行业5.0: the human-machine convergence

The Fifth Industrial Revolution is seeing the beginnings of the convergence of humans and machines. Smartphones and applications are giving way to technologies that live on our bodies, with virtual assistants murmuring directions in our ear, suggesting restaurants for dinner, making reservations on our behalf, 还有更多. But the most paradigm-shattering changes will occur in the workplace.

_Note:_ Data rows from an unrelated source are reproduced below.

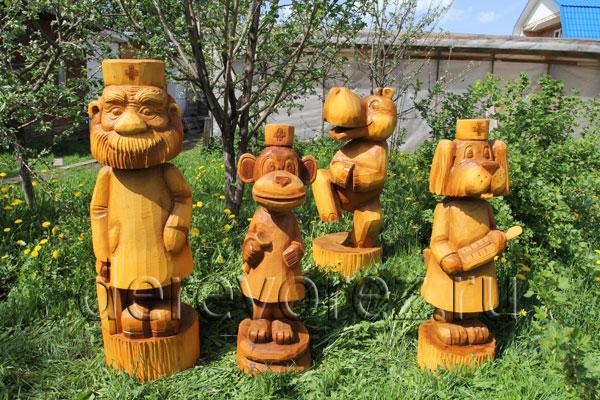 скульптура в резьбе по дереву
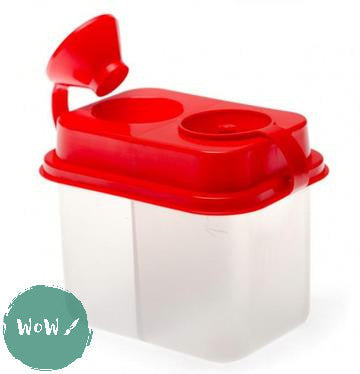 Water Pot- Travel Brush Washer, Portable Water Container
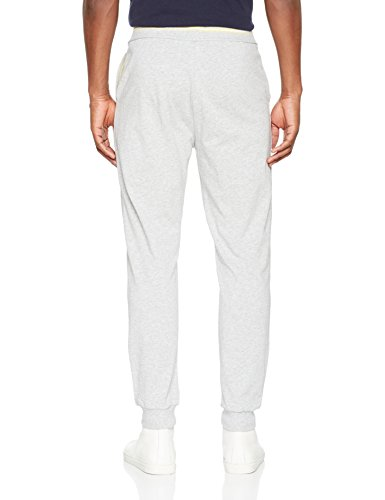 Hugo Boss Herren Sporthose Authentic Pants Grau (Medium Grey 032)
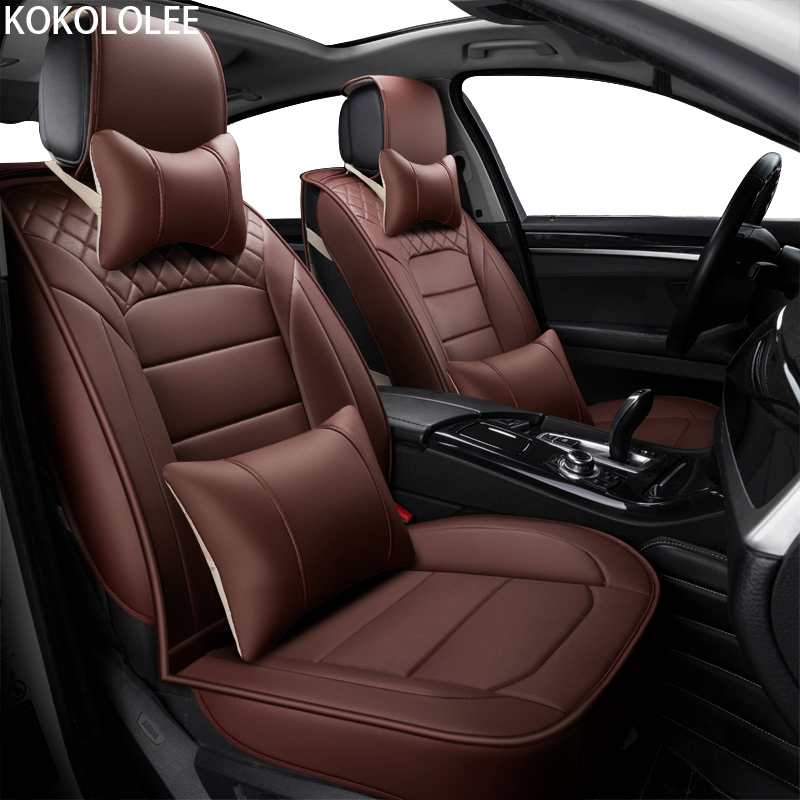 [kokololee] pu Leather Car seat covers For mercedes w211 lacetti rx 460 tiguan 2017 mitsubishi lancer renault kadjar car-styling
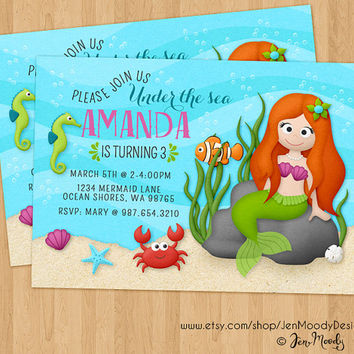 Girl's Mermaid Birthday Invitation, Under the Sea Party Invite - Printable, Digital, Custom, Swimming, Pool, Fish, Ocean, Water, Crab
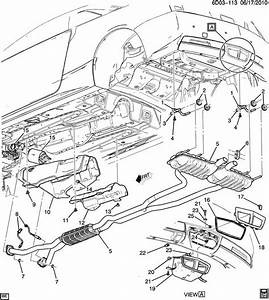 Cadillac Srx Insulator  Exhaust Muffler  Resonator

行业5.0 is about transforming Industry 4.0’s “cyber-physical” manufacturing plants — those using digital technologies to operate factories with minimal human involvement – into “human-cyber-physical” systems.

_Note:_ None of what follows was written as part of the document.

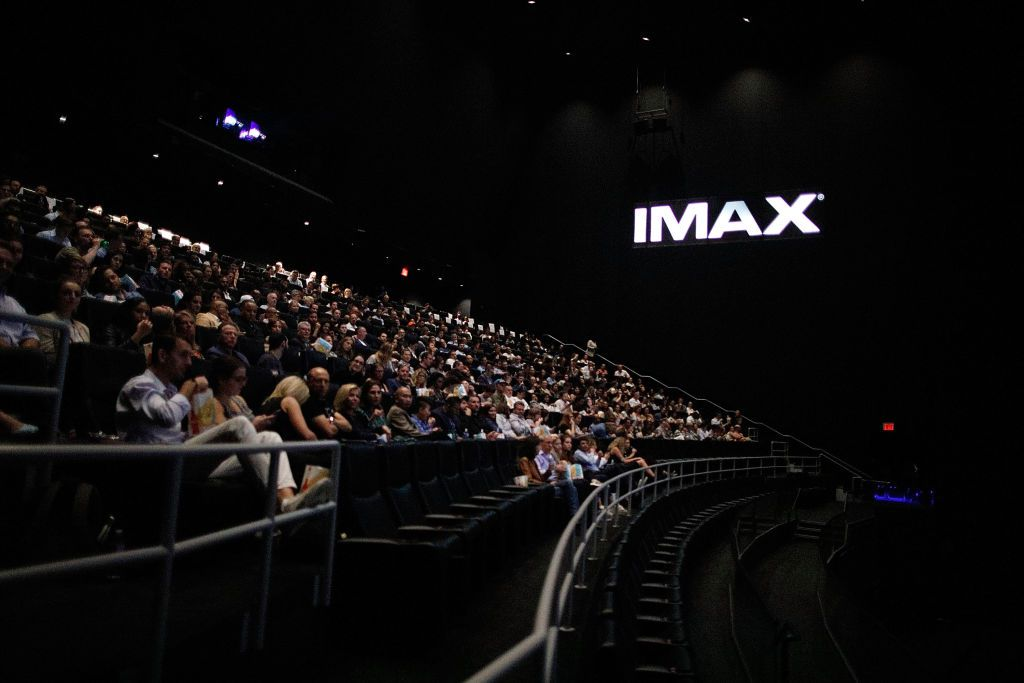 IMAX Movie Theater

在这个新范例中, people work alongside collaborative 机器人, 或“cobots,” teaching them to do jobs and correcting them when they err. While machines perform the most menial, repetitive and dangerous tasks, people use their intricate, flexible brains to make high-level decisions. 例如, a person could now focus on designing products and processes with a “digital twin,” a virtual copy of the factory where a product gets made or the environment where the process is used. 一路走来, in certain 行业, a factory’s ability to communicate directly with customers will enable it to customize and personalize every product. Imagine being able to go to a car manufacturer’s website, choose the car you’d like, and select thousands of features that personalize the car for your use!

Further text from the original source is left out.